▶ **WHAT YOU WILL DO**: Each line from the one that holds "[6dc9d4] Blaster sans With evil tint" to the end of the records is to be retyped exactly. Pictures are not part of the copy.

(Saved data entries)
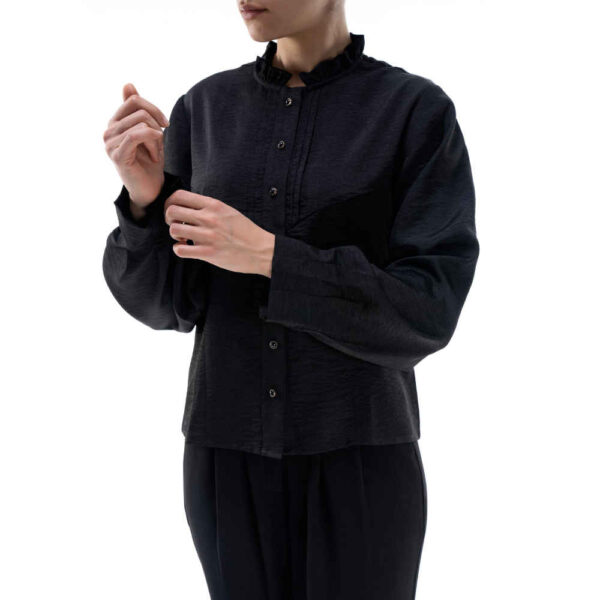 Damen Langarmbluse Modell Nahal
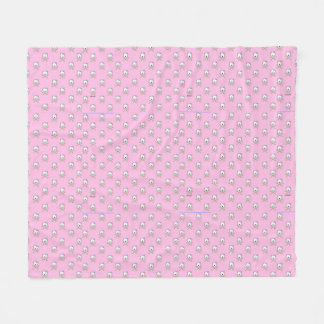 KiniArt Torrid Westie Diva Fleece Deken
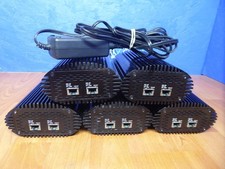 LOT of 5 SONNET TWIN 10G + 1x P/A + CABLES  POWER-ON ONLY -  in USA picture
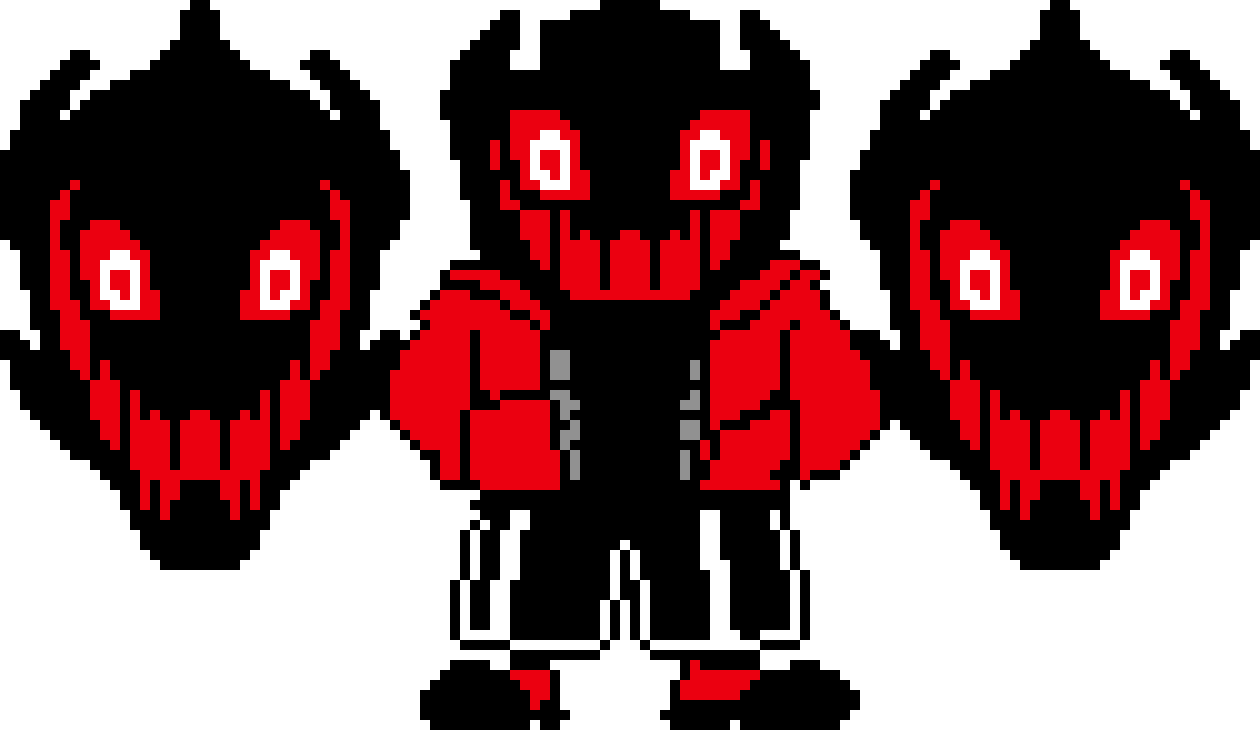 [6dc9d4] Blaster sans With evil tint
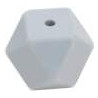 Attache tétine Silicone Attache tétine Hexagone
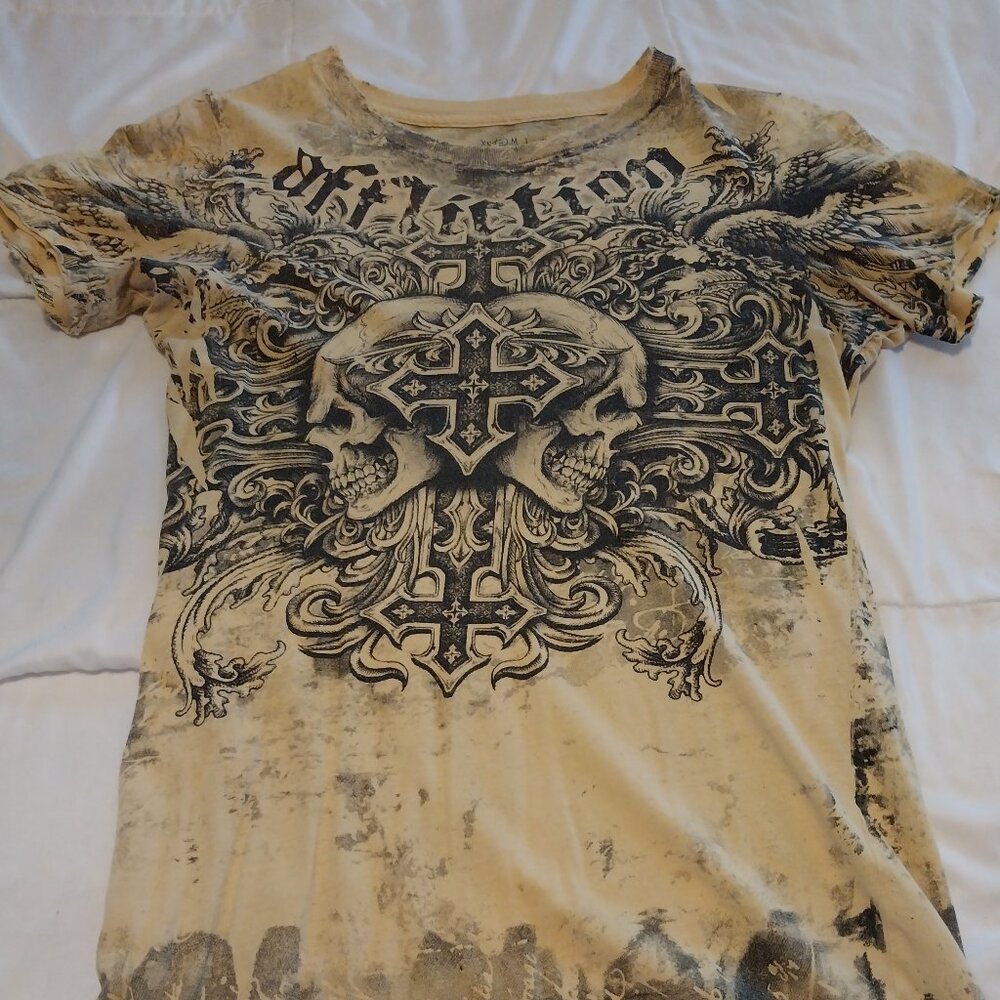 Affliction Tee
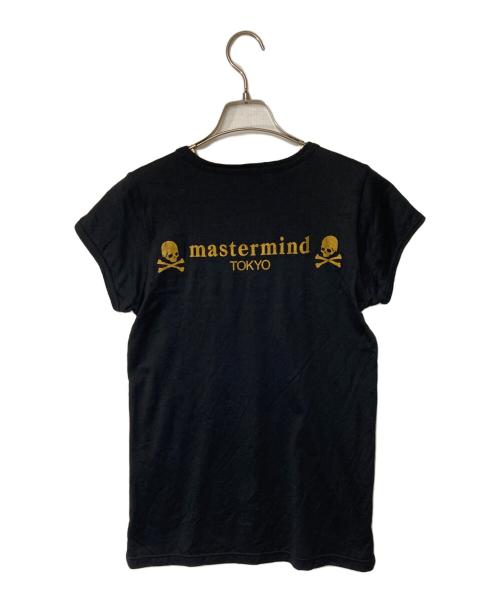 Mastermind JAPAN（マスターマインド ジャパン）Mastermind JAPAN (マスターマインド ジャパン) スカルプリントTシャツ ブラックの古着・服飾アイテム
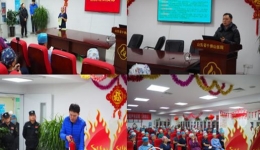 麻醉与围术期医学科开展消防应急演练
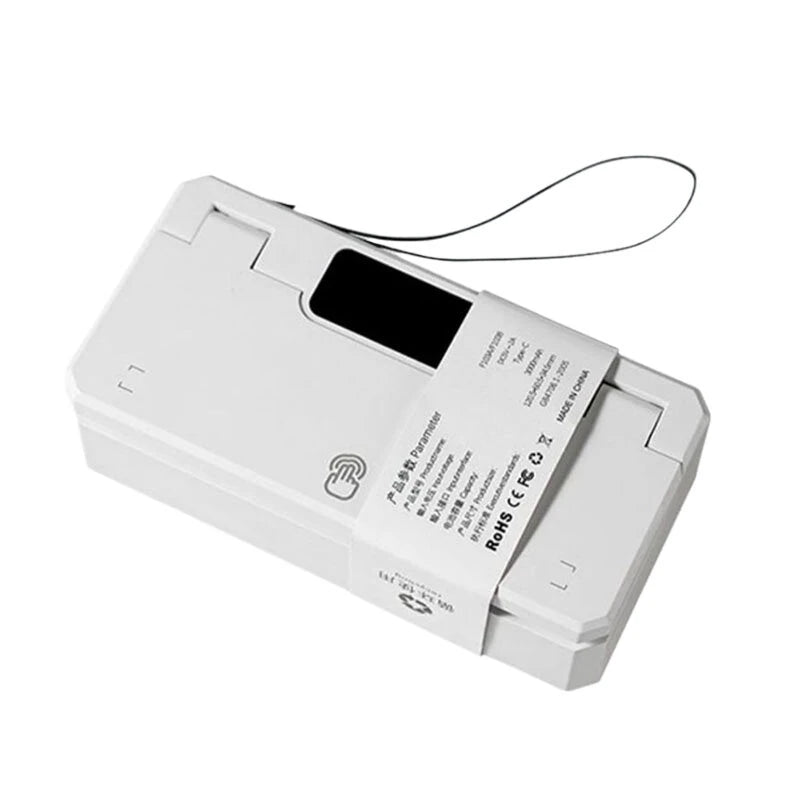 Bincoo Portable Mini Sealer 3000mAH Rechargeable for Hanging Ear Coffee Snacks Teabags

▶ **ANSWER SECTION**:
 [6dc9d4] Blaster sans With evil tint
 Attache tétine Silicone Attache tétine Hexagone
 Affliction Tee
 Mastermind JAPAN（マスターマインド ジャパン）Mastermind JAPAN (マスターマインド ジャパン) スカルプリントTシャツ ブラックの古着・服飾アイテム
 麻醉与围术期医学科开展消防应急演练
 Bincoo Portable Mini Sealer 3000mAH Rechargeable for Hanging Ear Coffee Snacks Teabags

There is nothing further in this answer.